SELECTED TEXT:
● ● ● ● ● ● ●

Low Power Consumption & High Efficiency
ARM processors deliver high performance while significantly reducing energy consumption, making them ideal for 24/7 industrial operations. This minimizes cooling requirements and energy costs.
Compact & Rugged Design
Fanless and compact form factors adapt to space-constrained workshop environments, with wide-temperature operation (-40°C to 85°C), suitable for harsh conditions.
Rich Interface Support
Industrial interfaces such as RS-485/232, CAN bus, Gigabit Ethernet, and GPIO, compatible with protocols like Modbus, MQTT, enable direct connections to PLCs, sensors, and IoT devices.
Edge Computing Capabilities
Models with integrated AI accelerators (e.g., NPUs) can perform localized tasks like machine vision and anomaly detection, reducing cloud dependency and improving response times.
Cross-Platform Compatibility
HTML5-based architecture supports seamless operation on ARM/Linux or Windows systems, providing a unified web-based interface accessible via mobile devices.
Dynamic Data Visualization
Drag-and-drop editors enable rapid creation of 3D factory models, integrating real-time data streams (e.g., temperature curves, OEE dashboards) with multilingual support and alarm management.
Direct Industrial Protocol Integration
Native support for OPC UA, MQTT, and S7 communication allows direct interaction with Siemens, ABB, and other PLCs without middleware.
Cloud Collaboration
Built-in connectors for AWS IoT/Azure IoT Hub enable device-to-cloud data transfer, facilitating big data analysis and predictive maintenance modeling with time-series databases.
ARMxy SBC collect real-time motion control data via EtherCAT. ATVISE generates a digital twin of the production line, dynamically displaying cycle times, yield rates, and equipment status, triggering ANDON alerts during anomalies.
Example: In automotive assembly lines, vibration sensor data predicts robotic arm bearing lifespan, triggering maintenance orders two weeks in advance.
ATVISE consolidates energy meter data into dashboards. ARM edge nodes run algorithms to identify peak usage patterns for high-energy devices (e.g., compressors), automatically adjusting operations to reduce energy consumption by 15%.
Technical Detail: ARM GPIO controls smart relays to implement time-based power strategies.

● ● ● ● ● ● ●

COLLECTED DATA:
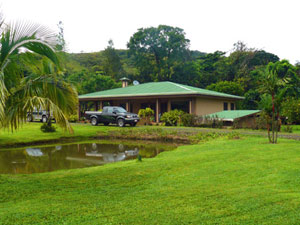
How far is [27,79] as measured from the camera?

● ● ● ● ● ● ●

QUESTIONS:
a. According to the text on ARM industrial computers, what temperature range can the devices operate in?
b. Transcribe everything in the text on ARM industrial computers from "Rich Interface Support" down to "and IoT devices.".
c. List the industrial interfaces named under "Rich Interface Support" in the text on ARM industrial computers.

SOLUTIONS FOR EACH TASK:
a. -40°C to 85°C

b.
Rich Interface Support
Industrial interfaces such as RS-485/232, CAN bus, Gigabit Ethernet, and GPIO, compatible with protocols like Modbus, MQTT, enable direct connections to PLCs, sensors, and IoT devices.

c. RS-485/232, CAN bus, Gigabit Ethernet, GPIO